:: What the task asks ::
Take each line from the entries that holds "researchers" and copy it out.
------ Data records ------
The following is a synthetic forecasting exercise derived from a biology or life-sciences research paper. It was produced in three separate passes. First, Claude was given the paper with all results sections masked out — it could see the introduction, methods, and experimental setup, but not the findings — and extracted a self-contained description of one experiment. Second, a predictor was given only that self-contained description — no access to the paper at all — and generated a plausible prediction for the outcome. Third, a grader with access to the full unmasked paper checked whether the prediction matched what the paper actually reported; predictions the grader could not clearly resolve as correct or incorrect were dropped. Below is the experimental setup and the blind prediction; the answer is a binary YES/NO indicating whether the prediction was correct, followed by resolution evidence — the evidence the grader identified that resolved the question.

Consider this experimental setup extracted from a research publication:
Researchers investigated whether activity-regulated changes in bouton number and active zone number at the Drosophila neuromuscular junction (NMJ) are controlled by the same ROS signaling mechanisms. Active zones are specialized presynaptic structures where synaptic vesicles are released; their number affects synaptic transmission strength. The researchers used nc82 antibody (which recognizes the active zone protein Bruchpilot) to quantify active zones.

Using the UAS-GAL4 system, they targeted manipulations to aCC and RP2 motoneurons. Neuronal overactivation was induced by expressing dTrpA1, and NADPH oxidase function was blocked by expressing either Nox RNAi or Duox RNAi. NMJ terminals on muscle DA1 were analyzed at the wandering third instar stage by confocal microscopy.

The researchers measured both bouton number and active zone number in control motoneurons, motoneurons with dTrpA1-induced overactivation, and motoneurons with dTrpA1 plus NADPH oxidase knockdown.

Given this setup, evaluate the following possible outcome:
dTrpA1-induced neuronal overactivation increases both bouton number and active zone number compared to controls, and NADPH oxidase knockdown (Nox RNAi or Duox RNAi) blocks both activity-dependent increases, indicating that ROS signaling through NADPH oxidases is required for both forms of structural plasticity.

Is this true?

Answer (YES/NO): NO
------
:: Response ::
Researchers investigated whether activity-regulated changes in bouton number and active zone number at the Drosophila neuromuscular junction (NMJ) are controlled by the same ROS signaling mechanisms. Active zones are specialized presynaptic structures where synaptic vesicles are released; their number affects synaptic transmission strength. The researchers used nc82 antibody (which recognizes the active zone protein Bruchpilot) to quantify active zones.
The researchers measured both bouton number and active zone number in control motoneurons, motoneurons with dTrpA1-induced overactivation, and motoneurons with dTrpA1 plus NADPH oxidase knockdown.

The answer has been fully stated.